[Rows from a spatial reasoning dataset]

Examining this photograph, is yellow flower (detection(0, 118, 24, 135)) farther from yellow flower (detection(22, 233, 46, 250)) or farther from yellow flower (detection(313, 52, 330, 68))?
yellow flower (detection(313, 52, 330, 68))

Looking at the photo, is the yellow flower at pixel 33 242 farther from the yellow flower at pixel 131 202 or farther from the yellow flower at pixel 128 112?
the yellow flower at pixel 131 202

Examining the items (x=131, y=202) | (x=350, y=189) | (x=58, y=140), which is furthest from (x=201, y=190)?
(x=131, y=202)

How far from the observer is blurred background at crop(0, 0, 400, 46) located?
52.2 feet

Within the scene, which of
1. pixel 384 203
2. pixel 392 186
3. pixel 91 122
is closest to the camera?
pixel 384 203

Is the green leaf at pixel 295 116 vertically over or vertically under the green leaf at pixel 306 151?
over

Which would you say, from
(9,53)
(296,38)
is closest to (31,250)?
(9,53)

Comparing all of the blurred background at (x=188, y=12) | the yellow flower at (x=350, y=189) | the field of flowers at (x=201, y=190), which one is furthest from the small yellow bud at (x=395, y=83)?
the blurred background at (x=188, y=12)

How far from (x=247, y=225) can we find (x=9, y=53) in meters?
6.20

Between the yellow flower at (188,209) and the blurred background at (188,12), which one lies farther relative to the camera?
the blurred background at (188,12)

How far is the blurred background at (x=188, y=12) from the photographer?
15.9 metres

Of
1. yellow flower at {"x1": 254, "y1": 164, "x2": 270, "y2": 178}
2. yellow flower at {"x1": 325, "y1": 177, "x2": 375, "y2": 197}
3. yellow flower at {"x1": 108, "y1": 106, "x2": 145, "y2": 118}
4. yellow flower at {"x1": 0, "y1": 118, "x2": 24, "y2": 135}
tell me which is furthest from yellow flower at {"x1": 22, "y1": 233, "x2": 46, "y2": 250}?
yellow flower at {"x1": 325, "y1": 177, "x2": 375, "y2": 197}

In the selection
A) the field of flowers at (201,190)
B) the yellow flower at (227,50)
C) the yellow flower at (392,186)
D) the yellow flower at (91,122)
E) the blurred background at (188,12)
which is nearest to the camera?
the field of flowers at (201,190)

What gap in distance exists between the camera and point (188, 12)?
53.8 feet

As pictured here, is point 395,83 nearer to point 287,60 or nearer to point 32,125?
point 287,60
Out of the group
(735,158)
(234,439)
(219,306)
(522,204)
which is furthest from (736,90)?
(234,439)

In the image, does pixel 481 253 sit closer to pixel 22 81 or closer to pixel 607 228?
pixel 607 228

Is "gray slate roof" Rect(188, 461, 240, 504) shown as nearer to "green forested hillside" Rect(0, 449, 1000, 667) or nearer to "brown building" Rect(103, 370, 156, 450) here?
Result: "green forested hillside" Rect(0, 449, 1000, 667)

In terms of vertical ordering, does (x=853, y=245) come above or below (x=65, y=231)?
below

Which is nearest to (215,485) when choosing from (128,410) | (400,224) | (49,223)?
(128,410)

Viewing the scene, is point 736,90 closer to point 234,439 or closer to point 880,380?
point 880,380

What is being asked
Reproduce all of the items above verbatim, each with its answer.

Result of this exercise
Examining this photograph, is yellow flower (detection(0, 118, 24, 135)) farther from yellow flower (detection(22, 233, 46, 250)) or farther from yellow flower (detection(313, 52, 330, 68))?
yellow flower (detection(313, 52, 330, 68))

Looking at the photo, is the yellow flower at pixel 33 242 farther from the yellow flower at pixel 131 202 or farther from the yellow flower at pixel 128 112?
the yellow flower at pixel 131 202

Examining the items (x=131, y=202) | (x=350, y=189) | (x=58, y=140), which is furthest from (x=201, y=190)?
(x=131, y=202)

How far from the observer is blurred background at crop(0, 0, 400, 46) located?
52.2 feet

Within the scene, which of
1. pixel 384 203
2. pixel 392 186
3. pixel 91 122
is closest to the camera?
pixel 384 203

Is the green leaf at pixel 295 116 vertically over or vertically under the green leaf at pixel 306 151?
over

Which would you say, from
(9,53)
(296,38)
is closest to (31,250)?
(9,53)

Comparing all of the blurred background at (x=188, y=12) | the yellow flower at (x=350, y=189) | the field of flowers at (x=201, y=190), which one is furthest from the small yellow bud at (x=395, y=83)?
the blurred background at (x=188, y=12)

How far from (x=247, y=225) can we find (x=9, y=53) in meters?
6.20

Between the yellow flower at (188,209) and the blurred background at (188,12), which one lies farther relative to the camera?
the blurred background at (188,12)

How far is the blurred background at (x=188, y=12) from the photographer?
15.9 metres

Of
1. yellow flower at {"x1": 254, "y1": 164, "x2": 270, "y2": 178}
2. yellow flower at {"x1": 325, "y1": 177, "x2": 375, "y2": 197}
3. yellow flower at {"x1": 108, "y1": 106, "x2": 145, "y2": 118}
4. yellow flower at {"x1": 0, "y1": 118, "x2": 24, "y2": 135}
tell me which is furthest from yellow flower at {"x1": 22, "y1": 233, "x2": 46, "y2": 250}?
yellow flower at {"x1": 325, "y1": 177, "x2": 375, "y2": 197}

In the selection
A) the field of flowers at (201,190)
B) the yellow flower at (227,50)
C) the yellow flower at (392,186)
D) the yellow flower at (91,122)
E) the blurred background at (188,12)
which is nearest to the camera?
the field of flowers at (201,190)

What gap in distance exists between the camera and point (188, 12)?
53.8 feet

As pictured here, is point 395,83 nearer to point 287,60 or nearer to point 32,125?
point 287,60
Out of the group
(735,158)
(234,439)
(219,306)
(522,204)
which is furthest from (736,90)?
(234,439)

In the image, does pixel 481 253 sit closer to pixel 22 81 or closer to pixel 607 228?
pixel 607 228

Is "gray slate roof" Rect(188, 461, 240, 504) shown as nearer to "green forested hillside" Rect(0, 449, 1000, 667) or nearer to "brown building" Rect(103, 370, 156, 450) here?
Result: "green forested hillside" Rect(0, 449, 1000, 667)

In terms of vertical ordering, does (x=853, y=245) come above or below (x=65, y=231)?
below

Which is nearest to (215,485) when choosing from (128,410) | (400,224) | (49,223)?
(128,410)

Viewing the scene, is point 736,90 closer to point 234,439 or closer to point 880,380?
point 880,380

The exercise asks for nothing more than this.